Input records:
▶
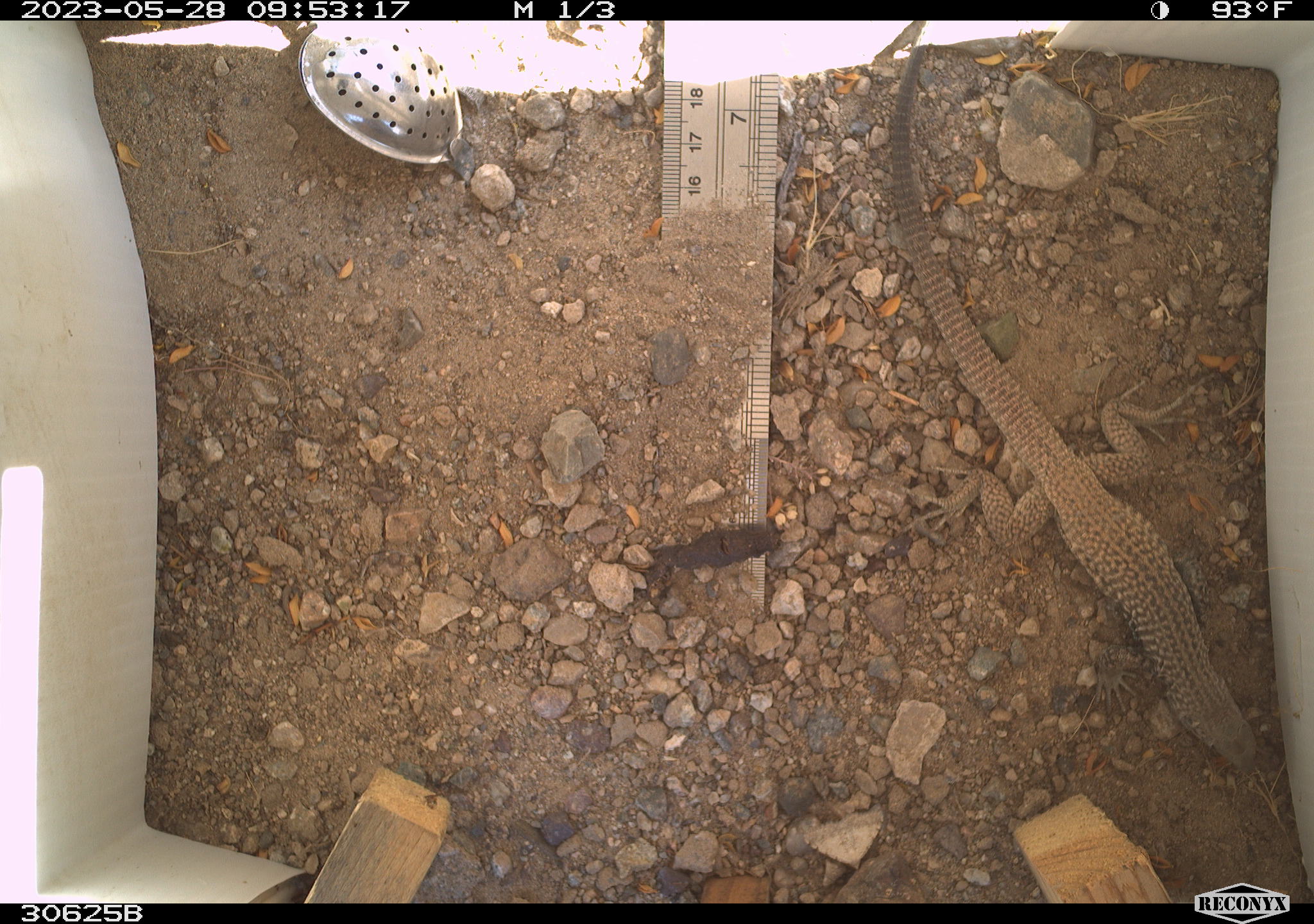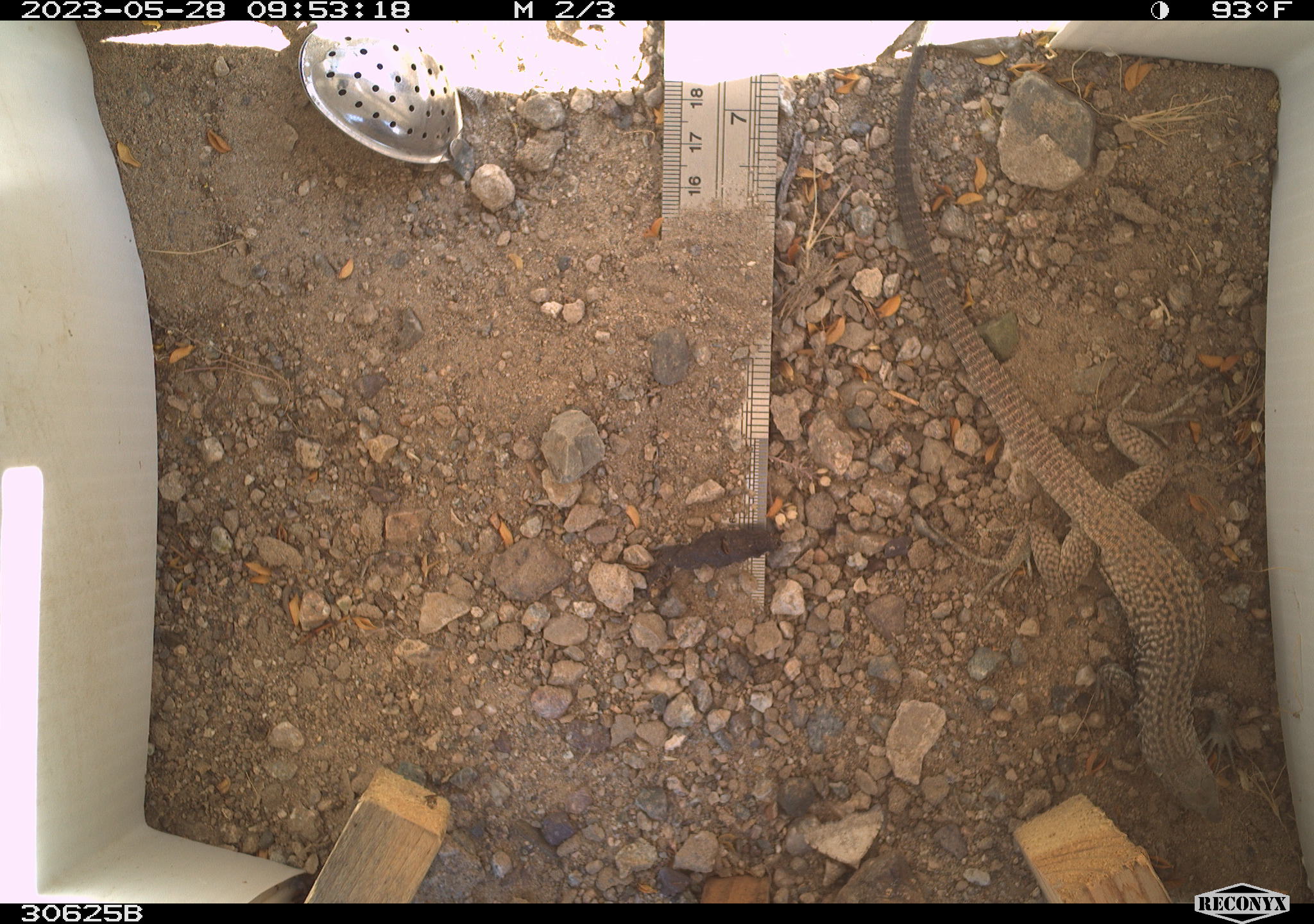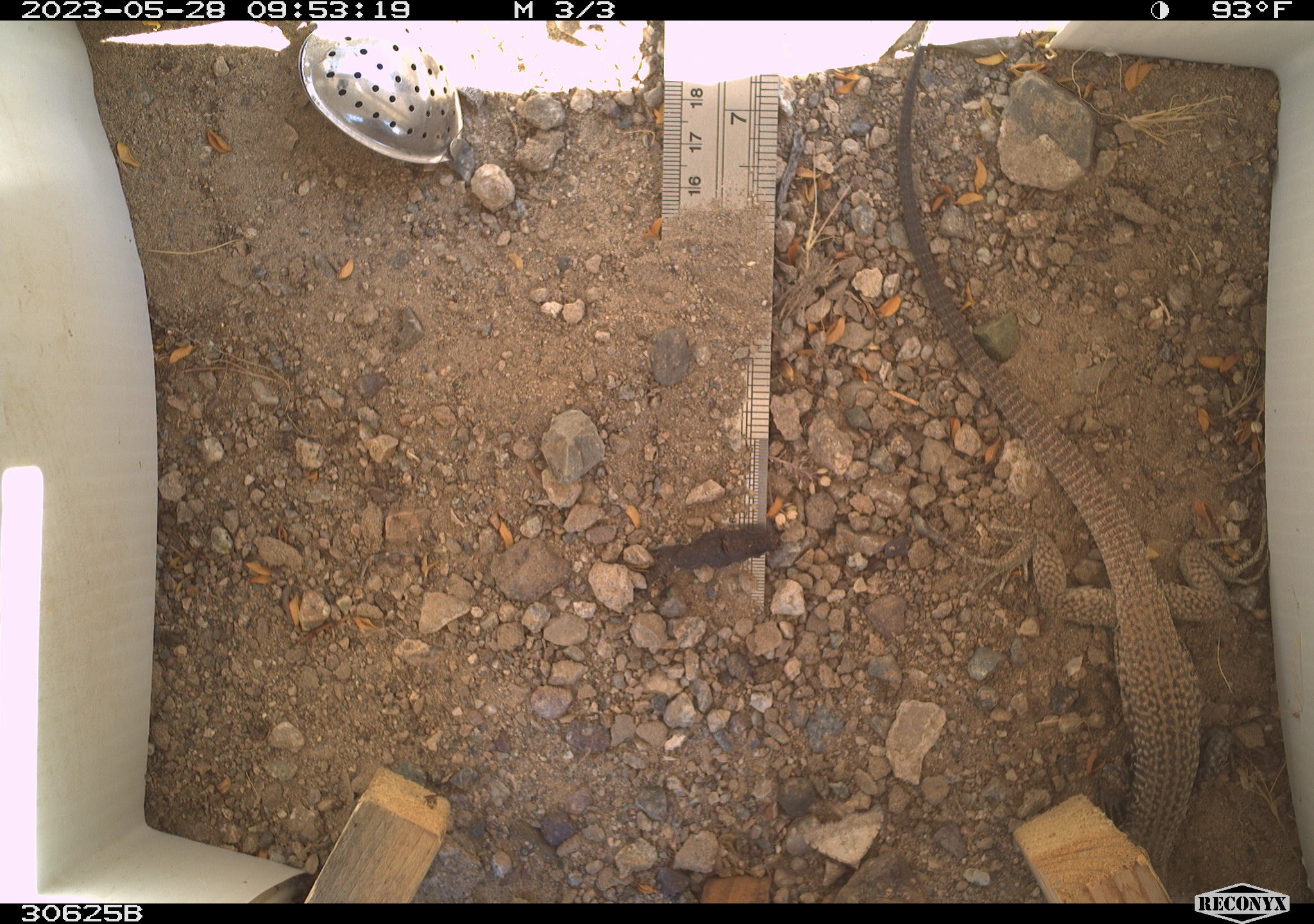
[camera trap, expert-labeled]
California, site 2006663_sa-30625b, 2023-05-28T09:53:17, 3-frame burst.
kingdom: Animalia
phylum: Chordata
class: Reptilia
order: Squamata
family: Teiidae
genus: Aspidoscelis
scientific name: Aspidoscelis tigris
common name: western whiptail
◀
What is required: From the first line to the last, repeat the records exactly and skip the pictures.

Response:
[camera trap, expert-labeled]
California, site 2006663_sa-30625b, 2023-05-28T09:53:17, 3-frame burst.
kingdom: Animalia
phylum: Chordata
class: Reptilia
order: Squamata
family: Teiidae
genus: Aspidoscelis
scientific name: Aspidoscelis tigris
common name: western whiptail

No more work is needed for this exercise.